Part of the thrill of Reading the Comics posts is that the underlying material is wholly outside my control. The subjects discussed, yes, although there are some quite common themes. (Students challenging the word problem; lottery jokes; monkeys at typewriters.) But also quantity. Part of what burned me out on Reading the Comics posts back in 2020 was feeling the need to say *something* about *lots* of comic strips . Now?

I mentioned last week seeing only three interesting strips, and one of them, **Andertoons**, was a repeat I’d already discussed. This week there were only two strips that drew a first note and again, **Andertoons** was a repeat I’d already discussed. Mark Anderson’s comic for the 17th I covered in enough detail back in August of 2019. I don’t know how many new **Andertoons** are put into the rotation at GoComics. But the implication is Comic Strip Master Command ordered mathematics-comics production cut down, and they haven’t yet responded to my doing these again. I guess we’ll know for sure if things pick up in a couple weeks, as the lead time allows.

So Rick McKee and Kent Sligh’s **Mount Pleasant** for the 15th of April is all I have to discuss. It’s part of the long series of students resisting the teacher’s question. The teacher is asking a fair enough question, that of how to do a problem that has several parts. She does ask how we “should” solve the problem of finding what 4 + 4 – 2 equals. The catch is there are several ways to do this, all of them as good. We know this if we’ve accepted subtraction as a kind of addition, and if we’ve accepted addition as commutative.

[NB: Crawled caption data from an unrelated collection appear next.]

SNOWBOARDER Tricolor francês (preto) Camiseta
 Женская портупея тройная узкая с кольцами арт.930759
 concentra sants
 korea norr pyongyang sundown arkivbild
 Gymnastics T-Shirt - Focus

So the order is our choice. We can add 4 and 4 and then subtract 2. Or subtract 2 from the second 4, and then add that to the first 4. If you want, and can tell the difference, you could subtract 2 from the first 4, and then add the second 4 to that.

For this problem it doesn’t make any difference. But one can imagine similar ones where the order you tackle things in can make calculations easier, or harder. 5 + 7 – 2, for example, I find easier if I work it out as 5 + ( 7 – 2), that is, 5 + 5. So it’s worth taking a moment to consider whether rearranging it can make the calculation more reliable. I don’t know whether the teacher meant to challenge the students to see that there are alternatives, and no uniquely “right” answer. It’s possible McKee and Sligh did not have the teaching plan worked out.

That makes for another week’s worth of comic strips to discuss. All of my Reading the Comics posts should be at this link. Thanks for reading this and I will let you know if Comic Strip Master Command increases production of comics with mathematics themes.